Spatial relation data
------------------------
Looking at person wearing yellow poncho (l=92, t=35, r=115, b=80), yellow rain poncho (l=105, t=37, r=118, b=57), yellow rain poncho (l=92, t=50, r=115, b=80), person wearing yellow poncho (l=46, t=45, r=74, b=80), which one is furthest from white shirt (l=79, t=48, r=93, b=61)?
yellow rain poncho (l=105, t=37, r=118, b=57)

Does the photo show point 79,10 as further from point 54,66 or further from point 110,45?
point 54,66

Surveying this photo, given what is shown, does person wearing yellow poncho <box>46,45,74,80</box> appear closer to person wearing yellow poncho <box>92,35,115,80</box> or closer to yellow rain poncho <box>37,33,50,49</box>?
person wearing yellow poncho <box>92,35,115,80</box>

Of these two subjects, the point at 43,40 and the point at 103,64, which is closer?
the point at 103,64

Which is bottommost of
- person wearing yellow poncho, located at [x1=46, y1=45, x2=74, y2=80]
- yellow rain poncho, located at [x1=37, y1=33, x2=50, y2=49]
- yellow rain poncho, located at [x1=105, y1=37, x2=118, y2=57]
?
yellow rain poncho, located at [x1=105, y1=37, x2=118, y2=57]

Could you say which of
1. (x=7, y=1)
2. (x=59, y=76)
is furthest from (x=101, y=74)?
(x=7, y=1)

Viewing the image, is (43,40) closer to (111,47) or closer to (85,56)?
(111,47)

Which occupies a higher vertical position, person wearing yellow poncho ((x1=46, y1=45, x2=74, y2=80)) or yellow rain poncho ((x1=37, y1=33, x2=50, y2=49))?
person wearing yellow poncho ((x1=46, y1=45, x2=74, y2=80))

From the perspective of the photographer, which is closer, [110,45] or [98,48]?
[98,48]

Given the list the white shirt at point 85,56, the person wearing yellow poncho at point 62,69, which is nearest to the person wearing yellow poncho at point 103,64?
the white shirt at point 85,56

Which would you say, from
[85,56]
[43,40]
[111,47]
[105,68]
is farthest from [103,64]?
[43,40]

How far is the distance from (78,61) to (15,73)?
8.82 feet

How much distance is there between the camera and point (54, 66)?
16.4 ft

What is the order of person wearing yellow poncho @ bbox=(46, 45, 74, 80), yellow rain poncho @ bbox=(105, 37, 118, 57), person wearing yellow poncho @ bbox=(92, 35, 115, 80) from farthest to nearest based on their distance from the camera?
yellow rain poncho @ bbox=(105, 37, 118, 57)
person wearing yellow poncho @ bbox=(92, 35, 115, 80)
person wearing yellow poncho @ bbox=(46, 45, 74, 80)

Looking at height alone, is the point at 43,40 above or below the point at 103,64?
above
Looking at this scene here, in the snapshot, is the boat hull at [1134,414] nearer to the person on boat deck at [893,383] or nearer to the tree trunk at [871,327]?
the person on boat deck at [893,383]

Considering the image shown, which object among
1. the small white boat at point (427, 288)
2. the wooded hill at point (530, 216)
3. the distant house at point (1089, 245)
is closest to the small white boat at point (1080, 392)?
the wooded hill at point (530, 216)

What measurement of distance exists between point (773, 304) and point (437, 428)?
------------------------
▶ [GIVEN PROBLEM]: Can you rewrite the data above with "distant house" changed to "faraway house" and everything else left as it is?

▶ [TASK RESPONSE]:
Looking at person wearing yellow poncho (l=92, t=35, r=115, b=80), yellow rain poncho (l=105, t=37, r=118, b=57), yellow rain poncho (l=92, t=50, r=115, b=80), person wearing yellow poncho (l=46, t=45, r=74, b=80), which one is furthest from white shirt (l=79, t=48, r=93, b=61)?
yellow rain poncho (l=105, t=37, r=118, b=57)

Does the photo show point 79,10 as further from point 54,66 or further from point 110,45?
point 54,66

Surveying this photo, given what is shown, does person wearing yellow poncho <box>46,45,74,80</box> appear closer to person wearing yellow poncho <box>92,35,115,80</box> or closer to yellow rain poncho <box>37,33,50,49</box>?
person wearing yellow poncho <box>92,35,115,80</box>

Of these two subjects, the point at 43,40 and the point at 103,64, which is closer?
the point at 103,64

Which is bottommost of
- person wearing yellow poncho, located at [x1=46, y1=45, x2=74, y2=80]
- yellow rain poncho, located at [x1=37, y1=33, x2=50, y2=49]
- yellow rain poncho, located at [x1=105, y1=37, x2=118, y2=57]
?
yellow rain poncho, located at [x1=105, y1=37, x2=118, y2=57]

Could you say which of
1. (x=7, y=1)
2. (x=59, y=76)
is furthest from (x=101, y=74)?
(x=7, y=1)

Viewing the image, is (43,40) closer to (111,47) or closer to (85,56)?
(111,47)

Which occupies a higher vertical position, person wearing yellow poncho ((x1=46, y1=45, x2=74, y2=80)) or yellow rain poncho ((x1=37, y1=33, x2=50, y2=49))?
person wearing yellow poncho ((x1=46, y1=45, x2=74, y2=80))

From the perspective of the photographer, which is closer, [110,45] or [98,48]?
[98,48]

Given the list the white shirt at point 85,56, the person wearing yellow poncho at point 62,69, which is nearest to the person wearing yellow poncho at point 103,64?
the white shirt at point 85,56

Which would you say, from
[85,56]
[43,40]
[111,47]
[105,68]
is farthest from [103,64]?
[43,40]

How far is the distance from (78,61) to (15,73)?
8.82 feet

How much distance is there between the camera and point (54, 66)?
16.4 ft

What is the order of person wearing yellow poncho @ bbox=(46, 45, 74, 80), yellow rain poncho @ bbox=(105, 37, 118, 57), person wearing yellow poncho @ bbox=(92, 35, 115, 80) from farthest to nearest based on their distance from the camera?
yellow rain poncho @ bbox=(105, 37, 118, 57)
person wearing yellow poncho @ bbox=(92, 35, 115, 80)
person wearing yellow poncho @ bbox=(46, 45, 74, 80)

Looking at height alone, is the point at 43,40 above or below the point at 103,64?
above
Looking at this scene here, in the snapshot, is the boat hull at [1134,414] nearer to the person on boat deck at [893,383] or nearer to the tree trunk at [871,327]?
the person on boat deck at [893,383]

Considering the image shown, which object among
1. the small white boat at point (427, 288)
2. the wooded hill at point (530, 216)
3. the faraway house at point (1089, 245)
is closest to the small white boat at point (1080, 392)?
the wooded hill at point (530, 216)

What measurement of distance exists between point (773, 304) and point (437, 428)?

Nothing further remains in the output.